You can live stream all of these launches on various websites which will be linked throughout this article. Some of them might be more interesting than others but overall they will all be quite the sight to watch. Whenever something is sent into space, it is quite the event.

Around 7:19 PM EDT on the 28th of August, a SpaceX Falcon 9 rocket will be launching from Cape Canaveral. This will be carrying a satellite up and into the sky for Argentina’s space agency according to Space.com. This satellite will be the SAOCOM 1B and is designed to provide radar imagery to help emergency responders monitor certain things. 

On the 29th, A ULA Delta IV Heavy rocket is scheduled to launch the ‘NROL-44’ which is some kind of ‘spy satellite.’ This is something you can see as it happens by clicking here or watching the video below when the event occurs. Coverage begins at almost 2 am EDT on the date noted above. 

Space.com also wrote as follows covering the other three launches happening this week:

A few hours later, on the other side of the world, Rocket Lab’s Electron booster will roar to life in a return-to-flight mission, it’s first after a July 4 anomaly. If all goes according to plan, Electron will launch from Rocket Lab’s New Zealand complex at 11:05 p.m. EDT on Friday (0305 GMT on Saturday, Aug. 29), carrying the Sequoia Earth-observation satellite to orbit for San Francisco company Capella Space.

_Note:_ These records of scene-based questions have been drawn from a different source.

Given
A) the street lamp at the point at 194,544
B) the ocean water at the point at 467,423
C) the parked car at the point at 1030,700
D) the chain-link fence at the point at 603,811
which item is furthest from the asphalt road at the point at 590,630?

SpaceX will be back in action on Sunday (Aug. 30), launching 60 of its Starlink internet satellites atop a Falcon 9. Liftoff is scheduled to take place at 10:08 a.m. EDT (1408 GMT) from NASA’s Kennedy Space Center, which is next door to Cape Canaveral Air Force Station.

California-based startup Astra will round out the launch party Sunday night. The company plans to launch its first orbital mission at 10 p.m. EDT (0200 GMT on Monday, Aug. 31), sending its Rocket 3.1 skyward from the Pacific Spaceport Complex on Alaska’s Kodiak Island.

While we do have launches quite frequently, seeing so many in one week is quite interesting. There seems to be a lot going on in space as of late and honestly, more and more advances are being made. As noted above even Space X is going to be launching 60 of their Starlink internet satellites this week and that’s something many of us didn’t realize would come so soon. 

Yes, these launches are carrying things like satellites and not people but they are still bits of history worth watching if you have the time. We also at the moment don’t know how successful all of them will be. Things can go wrong with things like this and well, you never know what’s going to happen.